*EXERCISE OBJECTIVE*: Convert the data from its first line through the line containing "- the tree trunk at (x=156, y=188)" into a Markdown table with the columns Row and Line, numbering each line and leaving out any blank lines.
────────────────────
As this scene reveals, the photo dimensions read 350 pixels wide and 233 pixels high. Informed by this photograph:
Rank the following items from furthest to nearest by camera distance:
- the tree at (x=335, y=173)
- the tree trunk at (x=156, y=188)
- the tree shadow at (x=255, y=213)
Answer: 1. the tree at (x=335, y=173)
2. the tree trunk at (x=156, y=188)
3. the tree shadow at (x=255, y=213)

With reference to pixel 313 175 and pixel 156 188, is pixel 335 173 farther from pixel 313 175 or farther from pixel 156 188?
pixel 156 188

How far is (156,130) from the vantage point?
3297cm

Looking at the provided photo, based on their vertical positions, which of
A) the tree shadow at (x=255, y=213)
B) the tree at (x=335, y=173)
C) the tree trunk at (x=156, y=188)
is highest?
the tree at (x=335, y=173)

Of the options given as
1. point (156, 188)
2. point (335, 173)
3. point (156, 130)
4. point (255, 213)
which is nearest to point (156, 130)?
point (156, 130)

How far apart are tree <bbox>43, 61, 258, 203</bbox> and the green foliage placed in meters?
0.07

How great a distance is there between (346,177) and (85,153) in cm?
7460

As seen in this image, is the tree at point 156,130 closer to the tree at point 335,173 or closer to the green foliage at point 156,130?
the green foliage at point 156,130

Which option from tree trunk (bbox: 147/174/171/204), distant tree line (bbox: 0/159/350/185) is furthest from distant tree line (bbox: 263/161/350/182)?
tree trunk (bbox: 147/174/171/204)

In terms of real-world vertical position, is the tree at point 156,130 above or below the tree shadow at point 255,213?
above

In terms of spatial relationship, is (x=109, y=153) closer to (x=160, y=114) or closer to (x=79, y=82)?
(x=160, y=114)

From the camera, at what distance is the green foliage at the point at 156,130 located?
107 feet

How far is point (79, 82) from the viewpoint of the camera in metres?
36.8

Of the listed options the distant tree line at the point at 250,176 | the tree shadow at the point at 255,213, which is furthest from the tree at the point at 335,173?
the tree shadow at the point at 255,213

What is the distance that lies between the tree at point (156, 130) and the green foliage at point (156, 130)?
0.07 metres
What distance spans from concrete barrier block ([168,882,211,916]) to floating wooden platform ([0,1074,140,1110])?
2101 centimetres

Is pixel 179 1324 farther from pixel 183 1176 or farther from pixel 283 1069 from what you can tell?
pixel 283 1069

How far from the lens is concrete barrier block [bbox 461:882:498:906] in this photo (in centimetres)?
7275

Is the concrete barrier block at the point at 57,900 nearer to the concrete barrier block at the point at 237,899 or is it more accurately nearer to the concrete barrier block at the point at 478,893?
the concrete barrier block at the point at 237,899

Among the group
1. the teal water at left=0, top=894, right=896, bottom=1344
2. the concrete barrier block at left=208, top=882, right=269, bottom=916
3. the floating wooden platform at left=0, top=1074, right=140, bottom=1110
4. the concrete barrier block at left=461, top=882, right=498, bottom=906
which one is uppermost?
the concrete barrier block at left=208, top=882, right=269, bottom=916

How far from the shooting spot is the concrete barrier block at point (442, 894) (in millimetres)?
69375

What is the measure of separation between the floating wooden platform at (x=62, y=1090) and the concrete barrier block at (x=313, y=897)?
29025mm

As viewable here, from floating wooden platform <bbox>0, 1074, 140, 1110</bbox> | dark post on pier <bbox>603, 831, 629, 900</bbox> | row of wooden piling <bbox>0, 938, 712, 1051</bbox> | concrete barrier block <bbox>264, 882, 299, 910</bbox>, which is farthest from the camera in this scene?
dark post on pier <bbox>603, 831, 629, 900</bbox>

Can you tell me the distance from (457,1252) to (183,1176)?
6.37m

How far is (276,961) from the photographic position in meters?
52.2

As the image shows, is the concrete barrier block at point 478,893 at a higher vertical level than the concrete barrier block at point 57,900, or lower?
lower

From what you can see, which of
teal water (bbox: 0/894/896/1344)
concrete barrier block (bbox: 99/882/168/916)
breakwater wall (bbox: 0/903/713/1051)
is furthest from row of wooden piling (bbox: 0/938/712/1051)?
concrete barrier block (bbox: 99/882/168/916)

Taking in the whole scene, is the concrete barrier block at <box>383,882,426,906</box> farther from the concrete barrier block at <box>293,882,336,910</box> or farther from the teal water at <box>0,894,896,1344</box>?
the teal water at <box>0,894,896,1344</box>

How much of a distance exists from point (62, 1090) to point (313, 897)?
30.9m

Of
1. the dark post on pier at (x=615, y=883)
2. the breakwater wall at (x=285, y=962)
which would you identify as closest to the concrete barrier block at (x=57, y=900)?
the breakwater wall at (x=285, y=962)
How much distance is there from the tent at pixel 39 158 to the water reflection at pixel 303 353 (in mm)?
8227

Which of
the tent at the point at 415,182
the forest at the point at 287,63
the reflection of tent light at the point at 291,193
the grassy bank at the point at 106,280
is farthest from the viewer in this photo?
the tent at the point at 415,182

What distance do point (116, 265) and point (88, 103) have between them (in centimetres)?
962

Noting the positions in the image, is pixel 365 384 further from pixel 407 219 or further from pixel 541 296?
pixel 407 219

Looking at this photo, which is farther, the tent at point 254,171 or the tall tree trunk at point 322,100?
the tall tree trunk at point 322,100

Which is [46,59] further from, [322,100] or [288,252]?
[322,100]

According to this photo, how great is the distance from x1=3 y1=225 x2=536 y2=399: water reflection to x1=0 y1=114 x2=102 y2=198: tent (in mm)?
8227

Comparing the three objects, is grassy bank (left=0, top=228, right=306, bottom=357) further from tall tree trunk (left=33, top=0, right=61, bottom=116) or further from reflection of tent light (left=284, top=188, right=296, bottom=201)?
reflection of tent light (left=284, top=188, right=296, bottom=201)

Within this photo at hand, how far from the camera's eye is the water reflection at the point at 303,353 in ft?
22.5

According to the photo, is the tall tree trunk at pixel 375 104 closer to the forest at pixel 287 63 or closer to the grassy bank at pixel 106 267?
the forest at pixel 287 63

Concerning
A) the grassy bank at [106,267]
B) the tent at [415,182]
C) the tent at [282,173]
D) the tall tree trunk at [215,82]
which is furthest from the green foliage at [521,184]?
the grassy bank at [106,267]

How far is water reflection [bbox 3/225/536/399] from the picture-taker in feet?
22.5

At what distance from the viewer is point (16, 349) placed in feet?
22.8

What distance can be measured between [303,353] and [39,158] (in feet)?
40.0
────────────────────
*RESPONSE TO THE EXERCISE*:
| Row | Line |
|---|---|
| 1 | As this scene reveals, the photo dimensions read 350 pixels wide and 233 pixels high. Informed by this photograph: |
| 2 | Rank the following items from furthest to nearest by camera distance: |
| 3 | - the tree at (x=335, y=173) |
| 4 | - the tree trunk at (x=156, y=188) |